Go through the lines below. Copy those with "birth".

▼

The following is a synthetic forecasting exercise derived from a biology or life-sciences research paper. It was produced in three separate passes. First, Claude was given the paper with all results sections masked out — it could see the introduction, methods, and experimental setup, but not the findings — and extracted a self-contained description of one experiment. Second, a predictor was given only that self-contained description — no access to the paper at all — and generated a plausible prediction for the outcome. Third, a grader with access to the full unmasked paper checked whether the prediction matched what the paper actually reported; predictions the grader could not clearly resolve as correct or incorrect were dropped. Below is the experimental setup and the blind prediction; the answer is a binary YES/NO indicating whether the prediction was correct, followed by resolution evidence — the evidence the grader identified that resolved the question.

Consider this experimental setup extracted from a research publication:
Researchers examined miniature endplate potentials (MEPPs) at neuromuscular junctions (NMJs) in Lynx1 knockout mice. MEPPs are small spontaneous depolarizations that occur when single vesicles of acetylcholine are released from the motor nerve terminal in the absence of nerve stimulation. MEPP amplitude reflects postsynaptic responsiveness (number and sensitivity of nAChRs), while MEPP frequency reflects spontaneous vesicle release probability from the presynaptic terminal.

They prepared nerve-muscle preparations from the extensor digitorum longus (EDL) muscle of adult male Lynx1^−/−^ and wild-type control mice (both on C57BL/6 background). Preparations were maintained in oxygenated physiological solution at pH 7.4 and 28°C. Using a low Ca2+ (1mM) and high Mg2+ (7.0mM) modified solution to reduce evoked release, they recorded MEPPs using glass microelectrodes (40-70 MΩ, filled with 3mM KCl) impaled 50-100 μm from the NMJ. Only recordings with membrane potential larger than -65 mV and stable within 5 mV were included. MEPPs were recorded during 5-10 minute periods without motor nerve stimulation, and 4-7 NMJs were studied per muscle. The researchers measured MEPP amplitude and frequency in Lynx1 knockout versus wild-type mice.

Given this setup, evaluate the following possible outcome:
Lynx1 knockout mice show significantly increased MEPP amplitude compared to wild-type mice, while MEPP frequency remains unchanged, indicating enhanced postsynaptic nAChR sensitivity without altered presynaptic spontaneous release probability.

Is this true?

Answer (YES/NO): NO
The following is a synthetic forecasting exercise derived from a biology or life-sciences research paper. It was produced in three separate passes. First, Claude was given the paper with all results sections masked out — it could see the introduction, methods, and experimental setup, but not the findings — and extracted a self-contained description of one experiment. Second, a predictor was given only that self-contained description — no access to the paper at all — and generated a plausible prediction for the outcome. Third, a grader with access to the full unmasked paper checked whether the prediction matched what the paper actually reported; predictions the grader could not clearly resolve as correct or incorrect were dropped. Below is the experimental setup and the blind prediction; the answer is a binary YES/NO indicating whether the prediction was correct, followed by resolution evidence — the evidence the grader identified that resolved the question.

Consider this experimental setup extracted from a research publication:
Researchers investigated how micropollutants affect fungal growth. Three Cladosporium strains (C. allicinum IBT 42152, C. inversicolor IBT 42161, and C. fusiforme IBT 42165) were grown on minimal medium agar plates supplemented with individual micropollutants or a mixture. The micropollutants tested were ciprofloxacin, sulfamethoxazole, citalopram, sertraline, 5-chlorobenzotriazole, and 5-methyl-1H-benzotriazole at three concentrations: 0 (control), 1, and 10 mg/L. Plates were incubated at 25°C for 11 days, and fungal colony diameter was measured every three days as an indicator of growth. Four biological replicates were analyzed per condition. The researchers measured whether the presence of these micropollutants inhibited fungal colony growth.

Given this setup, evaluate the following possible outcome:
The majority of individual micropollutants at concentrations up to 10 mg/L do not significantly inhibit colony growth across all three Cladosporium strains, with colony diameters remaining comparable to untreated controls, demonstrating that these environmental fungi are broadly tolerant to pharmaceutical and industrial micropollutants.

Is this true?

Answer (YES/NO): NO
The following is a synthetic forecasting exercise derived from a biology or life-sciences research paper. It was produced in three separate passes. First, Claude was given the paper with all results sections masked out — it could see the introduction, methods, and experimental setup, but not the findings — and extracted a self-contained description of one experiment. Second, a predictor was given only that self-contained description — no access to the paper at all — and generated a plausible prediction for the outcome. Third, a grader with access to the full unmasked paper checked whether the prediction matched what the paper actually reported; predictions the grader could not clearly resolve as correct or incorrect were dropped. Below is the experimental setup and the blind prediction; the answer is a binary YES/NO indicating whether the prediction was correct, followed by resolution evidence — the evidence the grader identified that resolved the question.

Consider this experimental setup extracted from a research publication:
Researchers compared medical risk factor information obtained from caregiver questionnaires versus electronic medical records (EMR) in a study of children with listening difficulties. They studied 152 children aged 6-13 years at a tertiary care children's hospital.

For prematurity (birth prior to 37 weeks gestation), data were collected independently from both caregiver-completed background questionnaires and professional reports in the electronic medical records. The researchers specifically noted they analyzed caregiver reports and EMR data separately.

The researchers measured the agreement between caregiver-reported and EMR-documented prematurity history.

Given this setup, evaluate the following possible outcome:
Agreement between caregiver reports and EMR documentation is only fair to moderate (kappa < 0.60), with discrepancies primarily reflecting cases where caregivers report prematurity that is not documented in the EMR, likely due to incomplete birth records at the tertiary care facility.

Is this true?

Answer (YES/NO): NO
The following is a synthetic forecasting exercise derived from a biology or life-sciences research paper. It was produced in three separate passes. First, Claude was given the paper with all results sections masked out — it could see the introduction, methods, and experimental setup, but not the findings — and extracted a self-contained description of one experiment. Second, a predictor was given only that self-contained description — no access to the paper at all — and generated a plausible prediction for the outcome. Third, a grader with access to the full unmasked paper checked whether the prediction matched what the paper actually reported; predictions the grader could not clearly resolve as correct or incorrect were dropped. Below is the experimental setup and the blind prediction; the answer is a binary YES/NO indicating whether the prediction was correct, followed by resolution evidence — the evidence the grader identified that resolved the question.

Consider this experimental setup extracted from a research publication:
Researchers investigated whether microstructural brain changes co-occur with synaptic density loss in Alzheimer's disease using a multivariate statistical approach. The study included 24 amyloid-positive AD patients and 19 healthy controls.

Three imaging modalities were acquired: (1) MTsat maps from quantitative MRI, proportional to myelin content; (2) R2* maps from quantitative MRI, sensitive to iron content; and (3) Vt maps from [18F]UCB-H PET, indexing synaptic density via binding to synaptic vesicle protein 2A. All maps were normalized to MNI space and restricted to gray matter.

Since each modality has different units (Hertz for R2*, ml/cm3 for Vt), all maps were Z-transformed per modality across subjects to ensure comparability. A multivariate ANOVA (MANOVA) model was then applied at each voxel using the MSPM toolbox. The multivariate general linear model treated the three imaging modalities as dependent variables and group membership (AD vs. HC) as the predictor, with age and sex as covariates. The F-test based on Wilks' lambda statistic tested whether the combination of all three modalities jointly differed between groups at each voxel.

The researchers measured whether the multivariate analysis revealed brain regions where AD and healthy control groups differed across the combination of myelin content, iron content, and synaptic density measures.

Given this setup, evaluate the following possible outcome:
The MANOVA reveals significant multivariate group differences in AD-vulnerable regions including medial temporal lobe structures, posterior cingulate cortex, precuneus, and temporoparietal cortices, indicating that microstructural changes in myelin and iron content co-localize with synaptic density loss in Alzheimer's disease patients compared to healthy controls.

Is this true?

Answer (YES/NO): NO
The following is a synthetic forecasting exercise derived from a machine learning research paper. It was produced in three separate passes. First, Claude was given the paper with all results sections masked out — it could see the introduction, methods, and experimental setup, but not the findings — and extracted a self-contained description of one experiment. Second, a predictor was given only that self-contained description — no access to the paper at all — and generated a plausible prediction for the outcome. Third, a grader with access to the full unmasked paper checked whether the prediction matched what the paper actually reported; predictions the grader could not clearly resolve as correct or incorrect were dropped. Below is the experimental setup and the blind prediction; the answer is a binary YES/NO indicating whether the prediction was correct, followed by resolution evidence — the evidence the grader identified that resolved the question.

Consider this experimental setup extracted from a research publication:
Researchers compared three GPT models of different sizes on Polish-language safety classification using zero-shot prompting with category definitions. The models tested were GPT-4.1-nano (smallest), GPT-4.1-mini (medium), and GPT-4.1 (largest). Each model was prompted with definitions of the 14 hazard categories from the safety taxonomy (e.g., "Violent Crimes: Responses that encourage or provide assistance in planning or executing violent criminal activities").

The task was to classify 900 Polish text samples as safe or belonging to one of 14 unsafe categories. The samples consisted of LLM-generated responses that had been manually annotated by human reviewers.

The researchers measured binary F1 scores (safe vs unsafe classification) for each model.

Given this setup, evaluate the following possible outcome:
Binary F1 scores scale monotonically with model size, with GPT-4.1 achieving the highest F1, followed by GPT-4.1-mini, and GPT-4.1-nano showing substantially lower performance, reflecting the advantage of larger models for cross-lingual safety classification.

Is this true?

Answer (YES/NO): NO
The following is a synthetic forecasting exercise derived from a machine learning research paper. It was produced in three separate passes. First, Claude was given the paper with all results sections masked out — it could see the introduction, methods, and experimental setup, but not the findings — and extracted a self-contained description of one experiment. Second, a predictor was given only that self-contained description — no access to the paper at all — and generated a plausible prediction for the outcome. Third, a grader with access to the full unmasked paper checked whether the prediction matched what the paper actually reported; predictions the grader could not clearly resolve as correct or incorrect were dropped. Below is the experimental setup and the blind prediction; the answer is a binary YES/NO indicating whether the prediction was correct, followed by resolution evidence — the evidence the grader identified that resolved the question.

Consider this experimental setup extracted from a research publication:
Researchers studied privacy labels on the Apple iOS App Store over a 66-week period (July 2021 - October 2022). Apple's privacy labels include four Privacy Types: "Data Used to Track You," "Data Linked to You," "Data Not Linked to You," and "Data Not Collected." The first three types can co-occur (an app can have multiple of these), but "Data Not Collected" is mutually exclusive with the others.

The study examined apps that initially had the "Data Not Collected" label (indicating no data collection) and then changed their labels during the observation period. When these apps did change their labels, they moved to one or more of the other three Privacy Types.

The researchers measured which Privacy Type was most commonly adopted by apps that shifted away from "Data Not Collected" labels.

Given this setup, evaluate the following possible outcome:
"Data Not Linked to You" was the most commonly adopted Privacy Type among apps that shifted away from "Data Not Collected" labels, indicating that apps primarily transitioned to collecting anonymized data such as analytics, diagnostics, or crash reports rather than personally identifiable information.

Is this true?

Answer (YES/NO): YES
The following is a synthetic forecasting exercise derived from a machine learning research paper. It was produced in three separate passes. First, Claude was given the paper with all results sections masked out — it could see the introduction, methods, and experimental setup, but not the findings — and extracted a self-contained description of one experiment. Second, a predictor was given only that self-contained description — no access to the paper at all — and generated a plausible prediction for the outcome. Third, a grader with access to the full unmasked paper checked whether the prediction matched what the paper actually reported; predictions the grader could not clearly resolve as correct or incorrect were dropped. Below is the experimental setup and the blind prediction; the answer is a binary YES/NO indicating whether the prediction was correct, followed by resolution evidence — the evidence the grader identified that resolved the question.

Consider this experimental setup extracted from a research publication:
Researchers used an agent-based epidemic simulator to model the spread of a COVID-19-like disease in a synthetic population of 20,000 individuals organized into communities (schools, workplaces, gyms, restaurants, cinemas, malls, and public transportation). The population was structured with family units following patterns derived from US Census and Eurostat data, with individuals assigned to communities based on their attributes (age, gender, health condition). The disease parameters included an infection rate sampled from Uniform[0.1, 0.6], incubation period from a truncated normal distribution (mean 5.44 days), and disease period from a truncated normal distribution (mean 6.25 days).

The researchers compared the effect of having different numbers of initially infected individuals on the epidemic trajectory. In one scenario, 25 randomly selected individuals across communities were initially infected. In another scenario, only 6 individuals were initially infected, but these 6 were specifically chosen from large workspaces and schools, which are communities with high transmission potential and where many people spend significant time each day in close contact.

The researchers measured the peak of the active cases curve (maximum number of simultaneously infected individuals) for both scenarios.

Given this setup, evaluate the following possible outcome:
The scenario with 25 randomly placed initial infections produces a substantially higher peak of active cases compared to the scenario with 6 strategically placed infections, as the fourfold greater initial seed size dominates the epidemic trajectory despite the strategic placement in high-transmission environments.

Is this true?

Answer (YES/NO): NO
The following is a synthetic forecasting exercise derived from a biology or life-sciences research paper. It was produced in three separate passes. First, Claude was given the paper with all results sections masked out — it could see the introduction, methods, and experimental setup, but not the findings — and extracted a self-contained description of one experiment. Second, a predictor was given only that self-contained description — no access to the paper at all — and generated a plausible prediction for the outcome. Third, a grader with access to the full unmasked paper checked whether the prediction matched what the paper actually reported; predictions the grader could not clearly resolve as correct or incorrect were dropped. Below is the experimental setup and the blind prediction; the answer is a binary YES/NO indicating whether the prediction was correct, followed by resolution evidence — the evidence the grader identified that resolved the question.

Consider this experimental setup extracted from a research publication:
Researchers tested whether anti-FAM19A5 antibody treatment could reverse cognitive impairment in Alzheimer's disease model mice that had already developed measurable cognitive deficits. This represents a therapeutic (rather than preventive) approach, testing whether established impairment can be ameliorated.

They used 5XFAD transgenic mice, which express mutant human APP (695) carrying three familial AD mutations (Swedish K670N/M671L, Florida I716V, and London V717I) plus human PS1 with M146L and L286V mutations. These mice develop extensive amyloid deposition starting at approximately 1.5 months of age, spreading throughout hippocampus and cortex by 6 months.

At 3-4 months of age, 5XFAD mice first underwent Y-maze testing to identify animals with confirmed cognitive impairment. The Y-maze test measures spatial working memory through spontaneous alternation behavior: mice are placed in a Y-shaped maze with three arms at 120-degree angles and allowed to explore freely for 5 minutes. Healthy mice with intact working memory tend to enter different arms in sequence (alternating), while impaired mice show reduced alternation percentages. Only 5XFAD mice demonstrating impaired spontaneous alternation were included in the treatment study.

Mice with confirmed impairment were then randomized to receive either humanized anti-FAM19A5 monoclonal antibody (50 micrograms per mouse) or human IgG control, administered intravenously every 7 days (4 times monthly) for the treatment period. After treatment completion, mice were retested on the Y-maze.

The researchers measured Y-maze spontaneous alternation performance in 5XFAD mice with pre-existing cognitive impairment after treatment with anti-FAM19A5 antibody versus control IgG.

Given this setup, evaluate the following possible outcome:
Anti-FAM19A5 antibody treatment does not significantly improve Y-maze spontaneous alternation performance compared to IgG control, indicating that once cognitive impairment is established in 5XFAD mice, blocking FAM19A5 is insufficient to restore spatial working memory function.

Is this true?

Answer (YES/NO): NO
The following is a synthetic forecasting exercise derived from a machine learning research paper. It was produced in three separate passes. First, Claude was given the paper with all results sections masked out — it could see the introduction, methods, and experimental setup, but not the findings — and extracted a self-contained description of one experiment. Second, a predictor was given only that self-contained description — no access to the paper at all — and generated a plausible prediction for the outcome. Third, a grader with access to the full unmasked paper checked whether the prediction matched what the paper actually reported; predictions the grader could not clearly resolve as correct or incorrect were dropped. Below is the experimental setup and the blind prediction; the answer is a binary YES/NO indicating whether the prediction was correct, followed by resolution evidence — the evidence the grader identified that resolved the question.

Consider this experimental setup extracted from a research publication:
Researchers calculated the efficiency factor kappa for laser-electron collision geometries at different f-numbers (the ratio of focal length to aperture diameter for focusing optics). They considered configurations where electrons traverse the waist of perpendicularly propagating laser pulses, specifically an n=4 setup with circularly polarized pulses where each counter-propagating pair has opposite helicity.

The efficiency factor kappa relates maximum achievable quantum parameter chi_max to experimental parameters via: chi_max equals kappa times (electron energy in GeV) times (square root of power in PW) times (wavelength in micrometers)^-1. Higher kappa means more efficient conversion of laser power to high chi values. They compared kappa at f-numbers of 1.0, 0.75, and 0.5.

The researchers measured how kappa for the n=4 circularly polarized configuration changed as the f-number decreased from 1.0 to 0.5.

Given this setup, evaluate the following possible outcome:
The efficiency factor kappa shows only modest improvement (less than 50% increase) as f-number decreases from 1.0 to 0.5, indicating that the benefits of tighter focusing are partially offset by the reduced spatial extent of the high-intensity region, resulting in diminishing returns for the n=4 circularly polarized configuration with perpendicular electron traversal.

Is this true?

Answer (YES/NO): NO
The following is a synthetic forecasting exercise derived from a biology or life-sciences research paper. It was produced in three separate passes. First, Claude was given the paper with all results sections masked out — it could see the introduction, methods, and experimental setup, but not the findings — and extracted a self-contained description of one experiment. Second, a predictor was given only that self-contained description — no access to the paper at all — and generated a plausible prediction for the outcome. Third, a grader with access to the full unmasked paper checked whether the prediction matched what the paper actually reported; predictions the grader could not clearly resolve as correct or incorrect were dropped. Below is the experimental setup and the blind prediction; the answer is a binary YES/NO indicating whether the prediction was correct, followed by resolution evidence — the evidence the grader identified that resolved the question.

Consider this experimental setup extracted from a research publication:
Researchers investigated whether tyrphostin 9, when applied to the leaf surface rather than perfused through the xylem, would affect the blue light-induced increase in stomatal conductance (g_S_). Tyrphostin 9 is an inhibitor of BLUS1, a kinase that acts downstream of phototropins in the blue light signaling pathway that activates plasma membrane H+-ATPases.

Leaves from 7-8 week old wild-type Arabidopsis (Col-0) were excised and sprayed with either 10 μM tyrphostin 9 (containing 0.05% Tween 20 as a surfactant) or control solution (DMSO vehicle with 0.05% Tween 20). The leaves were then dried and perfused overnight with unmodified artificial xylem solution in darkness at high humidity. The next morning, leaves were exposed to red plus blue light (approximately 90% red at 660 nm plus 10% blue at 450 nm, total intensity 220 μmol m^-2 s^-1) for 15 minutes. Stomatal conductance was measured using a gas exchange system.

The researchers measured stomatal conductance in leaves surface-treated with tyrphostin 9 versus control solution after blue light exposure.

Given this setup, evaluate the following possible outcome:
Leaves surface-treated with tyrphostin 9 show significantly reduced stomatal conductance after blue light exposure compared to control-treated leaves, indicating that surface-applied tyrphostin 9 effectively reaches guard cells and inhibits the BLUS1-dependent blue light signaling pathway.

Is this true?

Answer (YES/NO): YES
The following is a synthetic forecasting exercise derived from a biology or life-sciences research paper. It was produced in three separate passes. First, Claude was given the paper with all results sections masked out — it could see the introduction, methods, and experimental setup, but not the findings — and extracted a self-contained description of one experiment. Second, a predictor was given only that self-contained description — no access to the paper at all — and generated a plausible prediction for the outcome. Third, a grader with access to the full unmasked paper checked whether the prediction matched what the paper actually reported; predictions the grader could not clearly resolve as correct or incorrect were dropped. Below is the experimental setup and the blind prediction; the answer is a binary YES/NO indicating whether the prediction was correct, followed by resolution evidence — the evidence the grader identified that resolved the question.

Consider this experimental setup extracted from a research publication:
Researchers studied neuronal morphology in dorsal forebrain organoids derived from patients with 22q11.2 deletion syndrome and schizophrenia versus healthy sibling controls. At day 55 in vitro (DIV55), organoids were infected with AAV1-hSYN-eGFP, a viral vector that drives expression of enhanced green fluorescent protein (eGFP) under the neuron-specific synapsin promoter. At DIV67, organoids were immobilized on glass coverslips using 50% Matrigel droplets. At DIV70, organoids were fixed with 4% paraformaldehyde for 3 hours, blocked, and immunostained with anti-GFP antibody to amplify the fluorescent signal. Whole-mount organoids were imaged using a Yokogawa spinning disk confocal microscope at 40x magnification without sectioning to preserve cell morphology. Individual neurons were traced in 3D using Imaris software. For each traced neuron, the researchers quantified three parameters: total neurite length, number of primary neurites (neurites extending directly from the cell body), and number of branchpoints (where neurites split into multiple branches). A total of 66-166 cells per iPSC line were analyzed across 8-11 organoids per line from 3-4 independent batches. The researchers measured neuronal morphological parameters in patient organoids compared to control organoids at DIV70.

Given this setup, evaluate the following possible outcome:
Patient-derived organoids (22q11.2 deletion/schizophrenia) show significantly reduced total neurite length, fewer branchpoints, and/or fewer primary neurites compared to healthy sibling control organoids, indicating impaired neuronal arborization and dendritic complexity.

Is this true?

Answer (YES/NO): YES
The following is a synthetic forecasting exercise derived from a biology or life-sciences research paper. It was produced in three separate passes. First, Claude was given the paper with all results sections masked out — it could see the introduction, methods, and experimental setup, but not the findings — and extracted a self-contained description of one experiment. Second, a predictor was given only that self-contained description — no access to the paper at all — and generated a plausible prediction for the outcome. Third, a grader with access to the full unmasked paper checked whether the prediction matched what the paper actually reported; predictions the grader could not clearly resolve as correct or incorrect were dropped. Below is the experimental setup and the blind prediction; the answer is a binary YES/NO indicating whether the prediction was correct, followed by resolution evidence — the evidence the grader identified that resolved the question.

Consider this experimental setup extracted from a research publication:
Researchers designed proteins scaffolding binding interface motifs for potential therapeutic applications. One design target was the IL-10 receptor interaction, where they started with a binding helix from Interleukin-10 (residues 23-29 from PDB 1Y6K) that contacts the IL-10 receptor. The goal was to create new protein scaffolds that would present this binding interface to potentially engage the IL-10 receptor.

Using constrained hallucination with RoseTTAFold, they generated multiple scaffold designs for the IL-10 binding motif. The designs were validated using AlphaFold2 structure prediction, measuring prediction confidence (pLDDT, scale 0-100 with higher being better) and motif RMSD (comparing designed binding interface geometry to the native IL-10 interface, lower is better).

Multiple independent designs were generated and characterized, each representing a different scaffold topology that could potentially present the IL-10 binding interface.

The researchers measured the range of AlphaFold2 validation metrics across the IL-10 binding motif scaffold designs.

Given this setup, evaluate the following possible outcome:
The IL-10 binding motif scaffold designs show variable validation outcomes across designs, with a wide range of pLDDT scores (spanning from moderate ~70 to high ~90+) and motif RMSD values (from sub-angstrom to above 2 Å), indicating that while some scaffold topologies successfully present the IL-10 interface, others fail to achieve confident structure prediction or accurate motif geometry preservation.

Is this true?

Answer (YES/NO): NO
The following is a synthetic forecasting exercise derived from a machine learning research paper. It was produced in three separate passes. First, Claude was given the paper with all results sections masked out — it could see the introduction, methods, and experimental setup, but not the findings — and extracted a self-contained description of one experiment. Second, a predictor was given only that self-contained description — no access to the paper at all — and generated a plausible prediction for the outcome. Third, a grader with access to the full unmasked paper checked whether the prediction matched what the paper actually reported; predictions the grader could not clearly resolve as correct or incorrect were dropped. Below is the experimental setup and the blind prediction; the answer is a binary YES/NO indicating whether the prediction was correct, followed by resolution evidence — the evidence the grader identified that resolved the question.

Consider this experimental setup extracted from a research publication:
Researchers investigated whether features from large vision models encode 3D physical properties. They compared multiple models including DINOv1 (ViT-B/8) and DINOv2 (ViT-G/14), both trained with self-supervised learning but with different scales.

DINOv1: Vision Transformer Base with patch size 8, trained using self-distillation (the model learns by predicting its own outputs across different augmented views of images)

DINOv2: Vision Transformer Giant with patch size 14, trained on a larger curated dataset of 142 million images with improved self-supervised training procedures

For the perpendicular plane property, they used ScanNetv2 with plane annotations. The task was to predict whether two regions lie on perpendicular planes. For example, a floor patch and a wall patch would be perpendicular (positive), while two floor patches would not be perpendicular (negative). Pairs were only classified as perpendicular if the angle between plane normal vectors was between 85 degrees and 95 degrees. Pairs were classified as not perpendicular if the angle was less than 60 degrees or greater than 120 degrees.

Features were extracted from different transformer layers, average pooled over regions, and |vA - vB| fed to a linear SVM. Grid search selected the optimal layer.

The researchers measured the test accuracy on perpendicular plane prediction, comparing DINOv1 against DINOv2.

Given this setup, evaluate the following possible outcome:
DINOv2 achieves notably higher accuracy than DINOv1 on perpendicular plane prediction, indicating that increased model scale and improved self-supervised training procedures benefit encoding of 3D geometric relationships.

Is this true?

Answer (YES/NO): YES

▲

* _ANSWER TO THIS EXERCISE_
For prematurity (birth prior to 37 weeks gestation), data were collected independently from both caregiver-completed background questionnaires and professional reports in the electronic medical records. The researchers specifically noted they analyzed caregiver reports and EMR data separately.
Agreement between caregiver reports and EMR documentation is only fair to moderate (kappa < 0.60), with discrepancies primarily reflecting cases where caregivers report prematurity that is not documented in the EMR, likely due to incomplete birth records at the tertiary care facility.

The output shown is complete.